E. Pharmaceutical Preparations

[0067] Certain methods and compositions set forth herein are directed to administration of an effective amount of a composition comprising the rapamycin compositions of the present invention.

1. Compositions

[0068] A "pharmaceutically acceptable carrier" includes any and all solvents, dispersion media, coatings, surfactants, antioxidants, preservatives (e.g., antibacterial agents, antifungal agents), isotonic agents, absorption delaying agents, salts, preservatives, drugs, drug stabilizers, gels, binders, excipients, disintegration agents, lubricants, sweetening agents, flavoring agents, dyes, and such like materials and combinations thereof, as would be known to one of ordinary skill in the art (Remington's, 1990). Except insofar as any conventional carrier is incompatible with the active ingredient, its use in the therapeutic or pharmaceutical compositions is contemplated. The compositions used in the present invention may comprise different types of carriers depending on whether it is to be administered in solid, liquid or aerosol form, and whether it needs to be sterile for such routes of administration as injection. [0069] The use of such media and agents for pharmaceutically active substances is well known in the art. Except insofar as any conventional media or agent is incompatible with the active ingredient, its use in the therapeutic compositions is contemplated. Supplementary active ingredients can also be incorporated into the compositions, and these are discussed in greater detail below. For human administration, preparations should meet sterility, pyrogenicity, general safety and purity standards as required by FDA Office of Biologies standards.

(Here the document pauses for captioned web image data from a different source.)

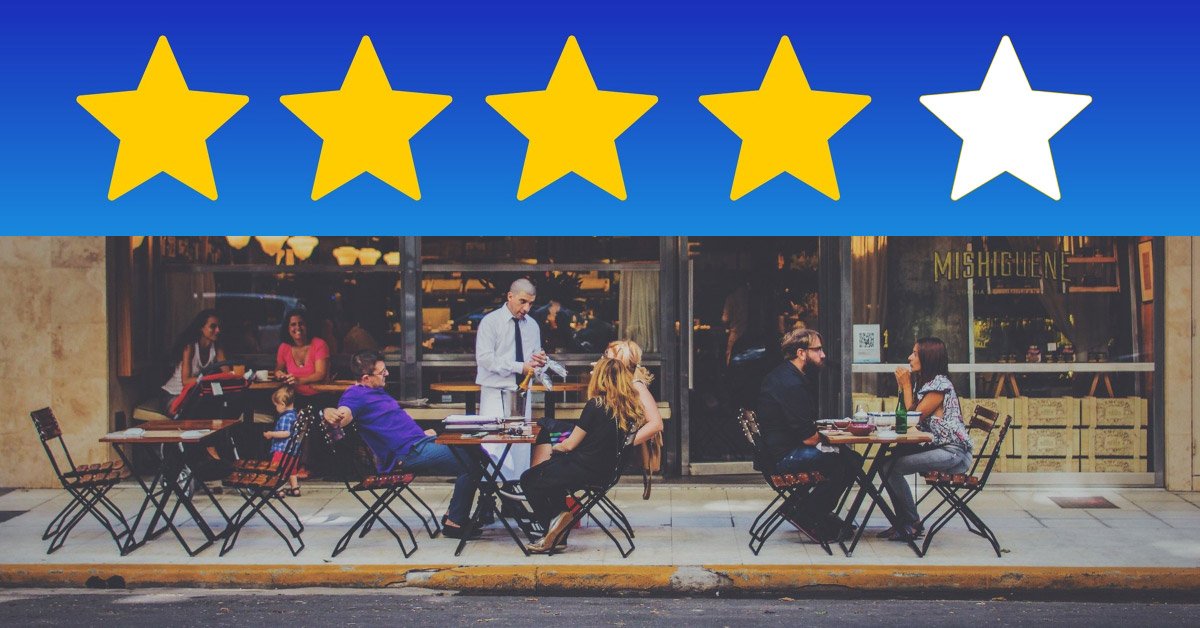 customer reviews and why you need them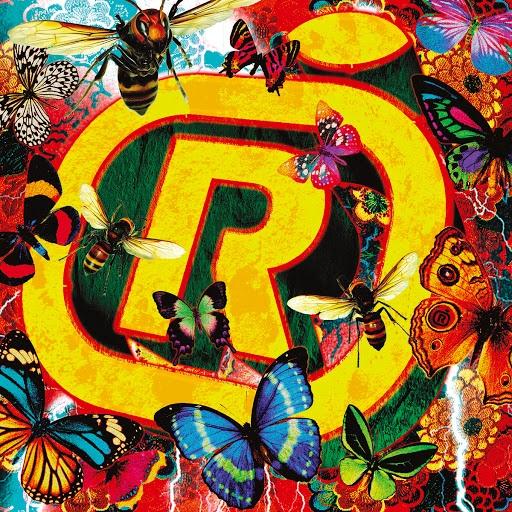 ORANGE RANGE альбом Orange Range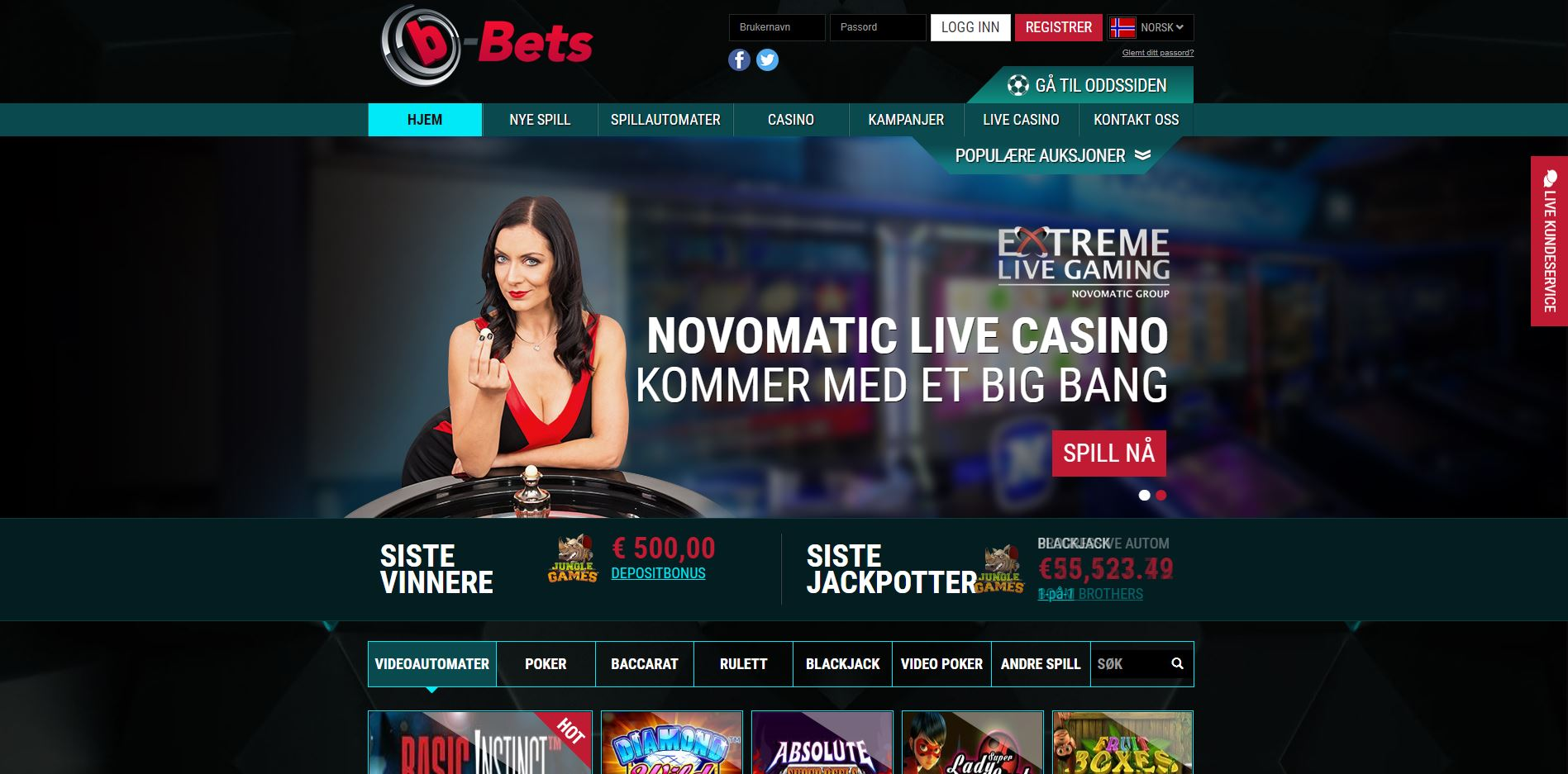 b-bets screenshot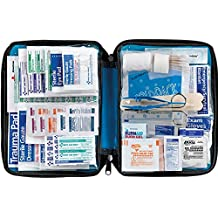 First Aid Only All-purpose First Aid Kit, Soft Case with Zipper, 299-Piece Kit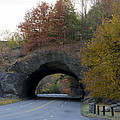 Kelly Drive Rock Tunnel In Autumn by Bill Cannon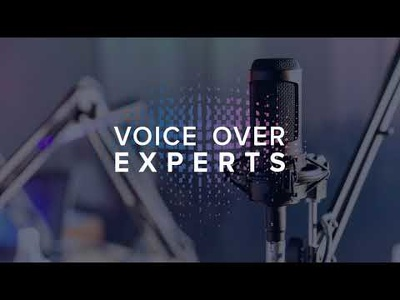 record a 1 min Female American Voiceover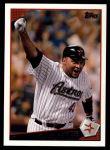 2009 Topps #435  Carlos Lee  Front Thumbnail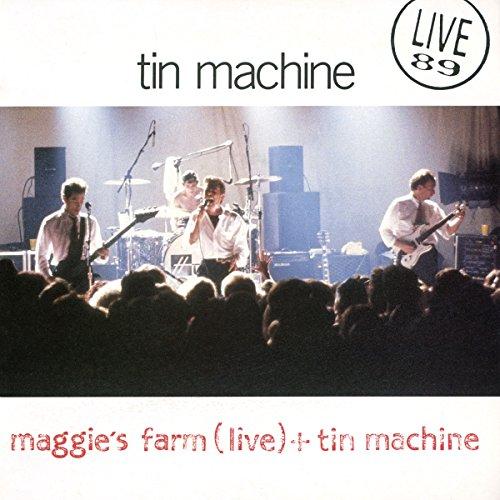 Tin Machine E.P.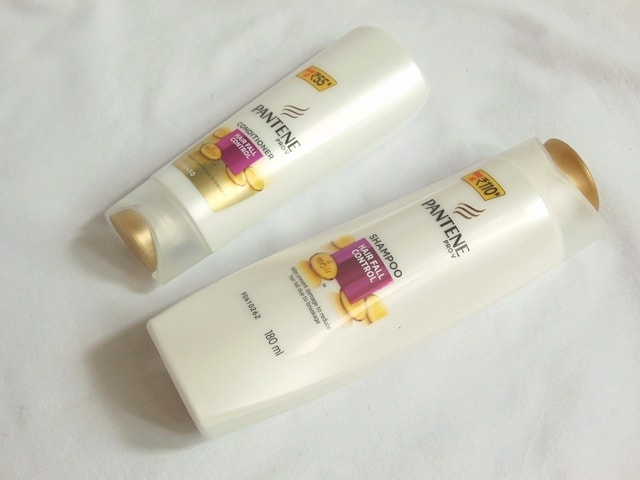 pantene-hair-fall-control-shampoo-and-conditioner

[0070] The formulation of the composition may vary depending upon the route of administration. For parenteral administration in an aqueous solution, for example, the solution should be suitably buffered if necessary and the liquid diluent first rendered isotonic with sufficient saline or glucose. In this connection, sterile aqueous media that can be employed will be known to those of skill in the art in light of the present disclosure.

[0071] In addition to the compounds formulated for parenteral administration, such as intravenous or intramuscular injection, other pharmaceutically acceptable forms include, e.g., tablets or other solids for oral administration; liposomal and nanoparticle formulations; enteric coating formulations; time -release capsules; formulations for administration via an implantable drug delivery device; and any other form. One may also use nasal solutions or sprays, aerosols or inhalants in the present invention.

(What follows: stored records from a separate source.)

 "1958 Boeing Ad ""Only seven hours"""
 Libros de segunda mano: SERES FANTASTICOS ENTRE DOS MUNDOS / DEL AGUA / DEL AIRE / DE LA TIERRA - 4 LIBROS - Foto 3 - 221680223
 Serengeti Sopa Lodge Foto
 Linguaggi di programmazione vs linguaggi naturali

[0072] The capsules may be, for example, hard -shell capsules or soft-shell capsules. The capsules may optionally include one or more additional components that provide for sustained release.

[0073] In certain embodiments, pharmaceutical composition includes at least about

0.1% by weight of the active compound. In other embodiments, the pharmaceutical composition includes about 2% to about 75% of the weight of the composition, or between about 25% to about 60%> by weight of the composition, for example, and any range derivable therein.

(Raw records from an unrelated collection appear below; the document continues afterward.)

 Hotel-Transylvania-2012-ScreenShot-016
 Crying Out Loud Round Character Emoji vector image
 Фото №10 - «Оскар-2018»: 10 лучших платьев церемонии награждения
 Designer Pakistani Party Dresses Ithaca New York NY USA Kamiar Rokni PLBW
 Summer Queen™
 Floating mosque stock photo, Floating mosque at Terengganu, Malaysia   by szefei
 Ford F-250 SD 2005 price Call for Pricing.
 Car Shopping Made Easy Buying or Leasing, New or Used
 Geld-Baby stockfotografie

[0074] The compositions may comprise various antioxidants to retard oxidation of one or more components. Additionally, the prevention of the action of microorganisms can be accomplished by preservatives such as various antibacterial and antifungal agents, including but not limited to parabens (e.g., methylparabens and propylparabens), chlorobutanol, phenol, sorbic acid, thimerosal or combinations thereof. The composition should be stable under the conditions of manufacture and storage, and preserved against the contaminating action of microorganisms, such as bacteria and fungi.

[0075] In certain preferred embodiments, an oral composition may comprise one or more binders, excipients, disintegration agents, lubricants, flavoring agents, and combinations thereof. When the dosage unit form is a capsule, it may contain, in addition to materials of the above type, carriers such as a liquid carrier. Various other materials may be present as coatings or to otherwise modify the physical form of the dosage unit. For instance, tablets, pills, or capsules may be coated with shellac, sugar or both.

[0076] In particular embodiments, prolonged absorption can be brought about by the use in the compositions of agents delaying absorption, such as, for example, aluminum monostearate, gelatin, or combinations thereof.

2. Routes of Administration

[0077] Upon formulation, solutions will be administered in a manner compatible with the dosage formulation and in such amount as is therapeutically effective. [0078] The composition can be administered to the subject using any method known to those of ordinary skill in the art. For example, a pharmaceutically effective amount of the composition may be administered intravenously, intracerebrally, intracranially, intraventricularly, intrathecally, into the cortex, thalamus, hypothalamus, hippocampus, basal ganglia, substantia nigra or the region of the substantia nigra, cerebellum, intradermally, intraarterially, intraperitoneally, intralesionally, intratracheally, intranasally, topically, intramuscularly, anally, subcutaneously, orally, locally, inhalation (e.g., aerosol inhalation), injection, infusion, continuous infusion, localized perfusion bathing target cells directly, via a catheter, via a lavage, in creams, in lipid compositions (e.g., liposomes), or by any other method or any combination of the foregoing as would be known to one of ordinary skill in the art (Remington's, 1990).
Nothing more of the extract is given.